Notes on ARIES: A Transaction Recovery Method Supporting Fine-Granularity Locking and Partial Rollbacks Using Write-Ahead Logging
Table of Contents
As part of my preparation for the Berkeley DB prelim exam, I’m finding it helpful to write notes for some of the difficult concepts. This post is about the ARIES recovery algorithm (Mohan et al. 1992) — the motivation, data structures needed, and the algorithm itself.
Introduction
Databases have in-memory and disk components. A database transaction consists of several operations, like read or write data. Operations are done in memory, and data is persistently saved in disk.
Recall that a unit of data storage is a page. Memory consists of a buffer of pages, which get dirtied with new data when users want to make changes to their data. Dirty pages must then be flushed back to disk, or persistent storage.
Memory is wiped on system failures or shutdowns. During a crash, data in memory that hasn’t yet been flushed to disk will be lost forever. This poses problems for database users — if the database tells them that they’ve successfully updated their data, but the updates only live in memory, the user can lose their updates if there’s a crash! Thus, as database developers, how can we guarantee recovery, or promise that in a crash, the database will eventually reflect a state the user is fully aware of?
Recovery techniques address two of the ACID properties:
- Atomicity: either all or no operations in a transaction persist
- Durability: if the database claims that a transaction commit finishes, the result of the transaction will definitely persist
As an example, suppose you are placing an Amazon shopping order and an Amazon machine loses connection in the middle of the purchase.
- Atomicity: either all the items in the order are purchased or zero of the items are purchased
- Durability: if Amazon confirms the order, you should always be able to see the order in your order history, and you will receive the order
Let’s try to guarantee atomicity first. A simple policy is: only write a transaction’s dirty pages to memory after the transaction has committed. In the Amazon example, this means only write all the ordered items to persistent storage once we’ve confirmed the order. This is called a no-steal policy: we can’t “steal” buffer frames of transaction A’s dirty pages for another transaction B unless transaction A has fully completed. No-steal gives us atomicity, but it makes our throughput low — we can’t highly interleave transactions. So we’d like to be able to use a steal policy, or allow Transaction A’s dirty pages to be written to disk before it completes so there’s room for Transaction B to do work. A good recovery technique will allow stealing, but provide some guarantees on atomicity by allowing the undo of bad operations (more later on).

* GIVEN INSTRUCTION 1
Translate this sentence from the ARIES notes into Spanish: "Memory is wiped on system failures or shutdowns."
* GIVEN INSTRUCTION 2
Return the passage of the ARIES notes from "Introduction" to "or persistent storage.", word for word.

* PROVIDED MATERIAL
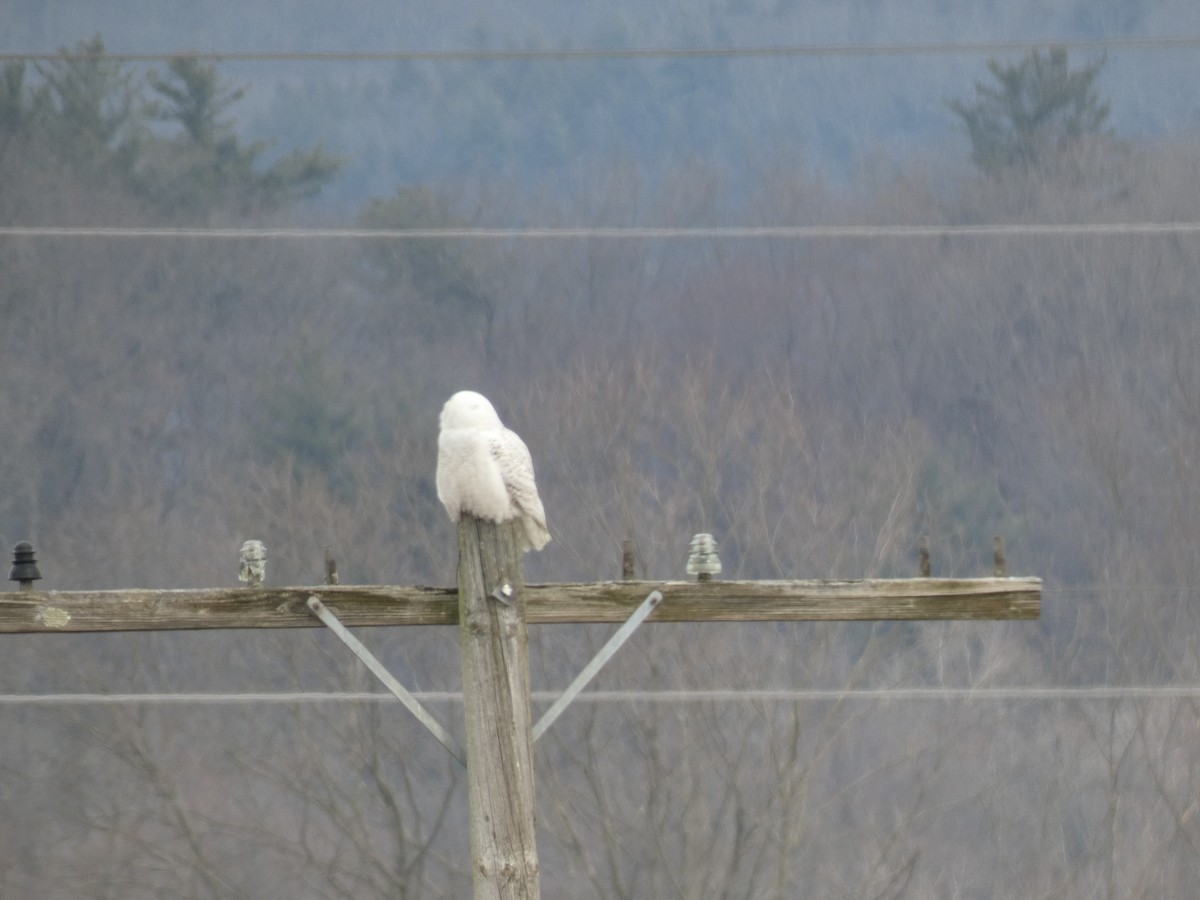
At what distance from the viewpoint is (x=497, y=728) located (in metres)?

* EXERCISE RESULT 1
La memoria se borra cuando el sistema falla o se apaga.

* EXERCISE RESULT 2
Introduction
Databases have in-memory and disk components. A database transaction consists of several operations, like read or write data. Operations are done in memory, and data is persistently saved in disk.
Recall that a unit of data storage is a page. Memory consists of a buffer of pages, which get dirtied with new data when users want to make changes to their data. Dirty pages must then be flushed back to disk, or persistent storage.